George Washington Says Goodbye
Sent from Annapolis and dated Dec. 23, 1783, Washington wrote:
My dear Baron: Altho’ I have taken frequent opportunities, both in public and private, of acknowledging your great zeal, attention and abilities in performing the duties of your office; yet I wish to make use of this last moment of my public life, to signifie [sic] in the strongest terms my entire approbation of your conduct, and to express my sense of the obligations the public is under to you, for your faithful and meritorious services.
“I beg you will be convinced, my dear sir, that I should rejoice if it could ever be in my power to serve you more essentially than by expressions of regard and affection; but in the meantime, I am persuaded you will not be displeased with this farewell token of my sincere friendship and esteem for you.

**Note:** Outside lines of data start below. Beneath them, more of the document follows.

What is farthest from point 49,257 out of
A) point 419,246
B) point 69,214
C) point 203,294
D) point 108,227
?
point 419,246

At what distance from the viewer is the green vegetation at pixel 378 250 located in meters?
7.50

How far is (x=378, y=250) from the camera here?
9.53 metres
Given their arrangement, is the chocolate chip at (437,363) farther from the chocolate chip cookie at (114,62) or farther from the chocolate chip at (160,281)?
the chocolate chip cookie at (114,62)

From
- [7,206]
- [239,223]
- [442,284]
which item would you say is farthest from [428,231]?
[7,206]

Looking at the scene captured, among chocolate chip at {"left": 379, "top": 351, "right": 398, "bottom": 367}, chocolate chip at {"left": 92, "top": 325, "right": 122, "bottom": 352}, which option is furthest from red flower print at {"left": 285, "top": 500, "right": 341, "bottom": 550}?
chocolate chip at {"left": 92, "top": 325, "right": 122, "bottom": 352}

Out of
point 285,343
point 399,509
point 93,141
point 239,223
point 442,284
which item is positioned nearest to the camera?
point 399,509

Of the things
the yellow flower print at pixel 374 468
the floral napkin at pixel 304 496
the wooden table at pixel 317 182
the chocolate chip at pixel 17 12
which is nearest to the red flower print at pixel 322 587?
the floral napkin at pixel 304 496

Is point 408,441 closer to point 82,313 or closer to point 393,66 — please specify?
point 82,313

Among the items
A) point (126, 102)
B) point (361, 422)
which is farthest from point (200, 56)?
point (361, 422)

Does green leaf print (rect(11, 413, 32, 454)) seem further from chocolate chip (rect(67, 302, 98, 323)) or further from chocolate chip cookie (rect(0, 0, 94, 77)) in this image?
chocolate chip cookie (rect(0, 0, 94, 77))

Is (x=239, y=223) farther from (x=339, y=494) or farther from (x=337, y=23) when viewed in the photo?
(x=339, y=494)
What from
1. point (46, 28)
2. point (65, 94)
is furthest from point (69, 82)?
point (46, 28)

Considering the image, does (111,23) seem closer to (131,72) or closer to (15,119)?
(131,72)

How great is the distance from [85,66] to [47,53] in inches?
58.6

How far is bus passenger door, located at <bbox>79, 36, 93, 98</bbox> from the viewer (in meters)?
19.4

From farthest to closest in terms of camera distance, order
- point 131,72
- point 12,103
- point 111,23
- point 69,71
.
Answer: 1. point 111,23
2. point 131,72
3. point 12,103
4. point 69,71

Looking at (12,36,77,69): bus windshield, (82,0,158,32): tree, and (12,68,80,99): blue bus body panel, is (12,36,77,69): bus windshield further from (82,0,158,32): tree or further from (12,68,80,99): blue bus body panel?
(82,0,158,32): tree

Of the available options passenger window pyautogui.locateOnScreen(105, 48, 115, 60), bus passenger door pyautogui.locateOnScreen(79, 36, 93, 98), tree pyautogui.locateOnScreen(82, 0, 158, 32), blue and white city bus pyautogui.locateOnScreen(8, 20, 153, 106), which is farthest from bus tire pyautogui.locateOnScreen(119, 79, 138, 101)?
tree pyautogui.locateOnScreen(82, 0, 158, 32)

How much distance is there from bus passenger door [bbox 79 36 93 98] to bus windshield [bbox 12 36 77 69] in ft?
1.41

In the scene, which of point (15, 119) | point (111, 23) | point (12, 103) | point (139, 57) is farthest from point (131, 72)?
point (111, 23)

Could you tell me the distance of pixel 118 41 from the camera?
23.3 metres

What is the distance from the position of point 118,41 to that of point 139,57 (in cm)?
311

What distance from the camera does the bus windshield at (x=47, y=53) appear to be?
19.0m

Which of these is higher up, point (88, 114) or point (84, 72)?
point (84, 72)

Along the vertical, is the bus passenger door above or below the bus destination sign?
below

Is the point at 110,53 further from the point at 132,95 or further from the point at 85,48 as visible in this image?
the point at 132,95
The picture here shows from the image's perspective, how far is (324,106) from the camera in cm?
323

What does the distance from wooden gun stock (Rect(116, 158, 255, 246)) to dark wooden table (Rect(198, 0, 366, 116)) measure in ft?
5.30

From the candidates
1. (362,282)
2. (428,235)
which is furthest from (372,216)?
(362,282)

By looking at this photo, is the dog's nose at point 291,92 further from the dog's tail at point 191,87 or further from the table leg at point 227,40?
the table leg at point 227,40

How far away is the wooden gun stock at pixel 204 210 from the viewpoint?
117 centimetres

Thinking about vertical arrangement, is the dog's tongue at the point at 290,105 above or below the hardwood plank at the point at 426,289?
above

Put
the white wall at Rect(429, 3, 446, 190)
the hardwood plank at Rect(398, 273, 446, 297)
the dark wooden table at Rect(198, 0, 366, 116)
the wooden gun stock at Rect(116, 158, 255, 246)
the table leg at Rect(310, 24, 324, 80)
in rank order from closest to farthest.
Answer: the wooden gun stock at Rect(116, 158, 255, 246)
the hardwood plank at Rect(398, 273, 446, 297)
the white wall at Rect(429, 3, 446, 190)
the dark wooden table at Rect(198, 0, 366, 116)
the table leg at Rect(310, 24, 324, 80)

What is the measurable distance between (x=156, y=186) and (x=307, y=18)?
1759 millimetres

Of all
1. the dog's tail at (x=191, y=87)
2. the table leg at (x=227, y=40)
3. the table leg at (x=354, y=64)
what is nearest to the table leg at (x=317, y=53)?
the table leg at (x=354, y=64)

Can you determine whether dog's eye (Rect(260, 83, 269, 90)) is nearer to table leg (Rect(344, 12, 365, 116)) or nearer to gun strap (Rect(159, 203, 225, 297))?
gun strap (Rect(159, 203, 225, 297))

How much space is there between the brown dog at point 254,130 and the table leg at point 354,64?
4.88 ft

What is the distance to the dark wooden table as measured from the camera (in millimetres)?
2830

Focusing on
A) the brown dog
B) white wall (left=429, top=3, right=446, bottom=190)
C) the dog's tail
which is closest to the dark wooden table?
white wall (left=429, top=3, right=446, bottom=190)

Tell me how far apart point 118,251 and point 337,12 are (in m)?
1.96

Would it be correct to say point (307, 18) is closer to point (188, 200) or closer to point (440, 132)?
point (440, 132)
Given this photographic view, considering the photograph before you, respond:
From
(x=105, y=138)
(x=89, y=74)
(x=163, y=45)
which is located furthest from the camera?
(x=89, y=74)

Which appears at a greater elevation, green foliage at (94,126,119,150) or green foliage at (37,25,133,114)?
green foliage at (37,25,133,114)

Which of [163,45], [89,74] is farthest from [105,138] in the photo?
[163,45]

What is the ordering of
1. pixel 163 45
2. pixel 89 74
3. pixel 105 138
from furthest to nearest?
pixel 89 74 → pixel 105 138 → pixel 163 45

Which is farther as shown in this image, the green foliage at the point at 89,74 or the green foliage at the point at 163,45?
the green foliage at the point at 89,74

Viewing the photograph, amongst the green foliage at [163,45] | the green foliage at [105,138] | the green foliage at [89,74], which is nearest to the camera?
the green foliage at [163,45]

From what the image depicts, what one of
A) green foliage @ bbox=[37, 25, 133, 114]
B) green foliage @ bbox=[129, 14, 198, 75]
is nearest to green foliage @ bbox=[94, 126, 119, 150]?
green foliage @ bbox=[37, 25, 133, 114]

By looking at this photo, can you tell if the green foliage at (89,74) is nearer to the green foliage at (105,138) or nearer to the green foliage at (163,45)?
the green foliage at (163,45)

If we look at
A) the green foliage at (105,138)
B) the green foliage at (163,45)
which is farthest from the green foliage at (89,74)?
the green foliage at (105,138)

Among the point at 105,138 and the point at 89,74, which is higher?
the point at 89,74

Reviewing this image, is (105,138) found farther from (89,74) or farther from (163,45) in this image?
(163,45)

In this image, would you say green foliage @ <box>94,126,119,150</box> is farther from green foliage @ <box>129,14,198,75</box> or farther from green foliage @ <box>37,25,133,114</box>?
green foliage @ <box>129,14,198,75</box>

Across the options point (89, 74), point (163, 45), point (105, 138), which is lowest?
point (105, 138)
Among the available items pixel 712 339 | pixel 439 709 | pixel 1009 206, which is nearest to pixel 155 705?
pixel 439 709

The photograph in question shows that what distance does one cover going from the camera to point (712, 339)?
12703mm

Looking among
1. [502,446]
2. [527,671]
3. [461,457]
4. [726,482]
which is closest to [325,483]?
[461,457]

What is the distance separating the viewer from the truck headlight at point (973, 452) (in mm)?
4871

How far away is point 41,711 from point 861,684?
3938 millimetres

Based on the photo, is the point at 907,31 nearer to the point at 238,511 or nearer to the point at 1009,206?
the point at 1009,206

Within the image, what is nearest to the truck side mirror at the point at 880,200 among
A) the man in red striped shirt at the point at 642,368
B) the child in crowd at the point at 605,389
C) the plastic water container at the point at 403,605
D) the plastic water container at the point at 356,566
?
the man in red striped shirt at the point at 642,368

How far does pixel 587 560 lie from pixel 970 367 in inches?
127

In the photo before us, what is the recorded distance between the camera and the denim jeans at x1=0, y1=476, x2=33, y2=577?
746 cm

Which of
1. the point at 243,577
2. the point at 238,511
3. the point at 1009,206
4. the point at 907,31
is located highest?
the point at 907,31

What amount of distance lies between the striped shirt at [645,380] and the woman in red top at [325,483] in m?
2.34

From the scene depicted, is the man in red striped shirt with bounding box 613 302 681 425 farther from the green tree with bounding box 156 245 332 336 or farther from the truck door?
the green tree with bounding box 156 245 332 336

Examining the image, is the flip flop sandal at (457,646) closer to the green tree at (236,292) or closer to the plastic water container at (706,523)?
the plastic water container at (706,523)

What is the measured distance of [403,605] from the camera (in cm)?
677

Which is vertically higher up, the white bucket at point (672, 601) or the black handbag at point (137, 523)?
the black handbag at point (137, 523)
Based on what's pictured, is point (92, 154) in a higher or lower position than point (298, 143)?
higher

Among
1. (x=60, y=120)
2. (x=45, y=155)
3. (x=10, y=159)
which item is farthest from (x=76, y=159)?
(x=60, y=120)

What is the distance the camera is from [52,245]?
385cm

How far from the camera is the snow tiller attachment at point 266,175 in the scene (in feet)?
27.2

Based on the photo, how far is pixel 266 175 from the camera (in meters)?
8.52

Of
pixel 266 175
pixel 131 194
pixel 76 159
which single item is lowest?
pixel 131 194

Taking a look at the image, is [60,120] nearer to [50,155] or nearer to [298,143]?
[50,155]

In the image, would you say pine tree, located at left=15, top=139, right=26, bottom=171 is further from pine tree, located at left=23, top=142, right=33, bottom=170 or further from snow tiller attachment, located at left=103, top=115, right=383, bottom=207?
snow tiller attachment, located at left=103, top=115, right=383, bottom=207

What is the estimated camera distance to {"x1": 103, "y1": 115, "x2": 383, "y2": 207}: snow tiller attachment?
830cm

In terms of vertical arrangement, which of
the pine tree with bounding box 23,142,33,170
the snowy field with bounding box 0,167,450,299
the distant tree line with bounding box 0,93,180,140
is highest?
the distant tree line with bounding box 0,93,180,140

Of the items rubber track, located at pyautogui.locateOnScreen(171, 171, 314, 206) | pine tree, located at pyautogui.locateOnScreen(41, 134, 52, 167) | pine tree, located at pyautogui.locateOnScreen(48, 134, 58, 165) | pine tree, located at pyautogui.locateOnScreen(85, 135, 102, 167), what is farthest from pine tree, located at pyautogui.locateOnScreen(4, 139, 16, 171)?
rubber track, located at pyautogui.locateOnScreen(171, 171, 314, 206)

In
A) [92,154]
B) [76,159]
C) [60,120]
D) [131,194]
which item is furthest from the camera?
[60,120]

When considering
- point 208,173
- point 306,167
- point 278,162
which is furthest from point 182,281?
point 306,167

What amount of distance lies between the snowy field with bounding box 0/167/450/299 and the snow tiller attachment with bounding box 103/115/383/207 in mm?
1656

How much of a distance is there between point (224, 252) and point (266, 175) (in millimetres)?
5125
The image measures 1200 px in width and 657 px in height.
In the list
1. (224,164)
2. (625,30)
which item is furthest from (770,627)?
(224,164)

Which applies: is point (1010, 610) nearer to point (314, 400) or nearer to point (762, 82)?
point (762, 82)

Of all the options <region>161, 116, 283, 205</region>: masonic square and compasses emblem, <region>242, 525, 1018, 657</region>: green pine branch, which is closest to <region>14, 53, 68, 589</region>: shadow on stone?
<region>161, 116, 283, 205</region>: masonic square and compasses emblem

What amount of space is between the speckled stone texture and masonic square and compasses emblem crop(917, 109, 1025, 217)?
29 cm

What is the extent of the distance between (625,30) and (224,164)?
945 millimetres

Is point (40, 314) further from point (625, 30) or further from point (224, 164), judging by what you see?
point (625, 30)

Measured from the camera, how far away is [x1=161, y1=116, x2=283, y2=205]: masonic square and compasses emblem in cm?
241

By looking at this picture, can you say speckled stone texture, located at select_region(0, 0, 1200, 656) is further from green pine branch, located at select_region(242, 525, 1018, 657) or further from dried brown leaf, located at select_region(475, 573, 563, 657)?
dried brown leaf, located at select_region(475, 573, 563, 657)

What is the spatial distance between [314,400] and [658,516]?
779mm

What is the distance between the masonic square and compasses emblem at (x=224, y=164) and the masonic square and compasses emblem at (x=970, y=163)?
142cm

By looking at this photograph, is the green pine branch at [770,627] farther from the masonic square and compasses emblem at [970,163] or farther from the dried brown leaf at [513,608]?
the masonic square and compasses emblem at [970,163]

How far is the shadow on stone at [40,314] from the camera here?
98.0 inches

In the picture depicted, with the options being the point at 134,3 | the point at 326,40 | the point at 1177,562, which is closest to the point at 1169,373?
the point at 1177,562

“This is the last letter I shall ever write while I continue in the service of my country; the hour of my resignation is fixed at 12 this day, after which I shall become a private citizen on the banks of the Potomack, where I shall be glad to embrace you, and to testify the great esteem and consideration with which I am, etc.”
The nation that von Steuben helped found has memorialized him with numerous statues, including those at Lafayette Square near the White House and at Valley Forge and Utica, N.Y. (where he is buried) and German Americans celebrate his birthday each year on Sept. 17, hosting parades in New York City, Philadelphia and Chicago.
It was von Steuben, a gay man, who played a giant role in not only the creation of our military, but the idea of military academies, a standing Army and even veterans organizations.
If George Washington was the father of the nation, then von Steuben, a gay man, was the father of the United States military.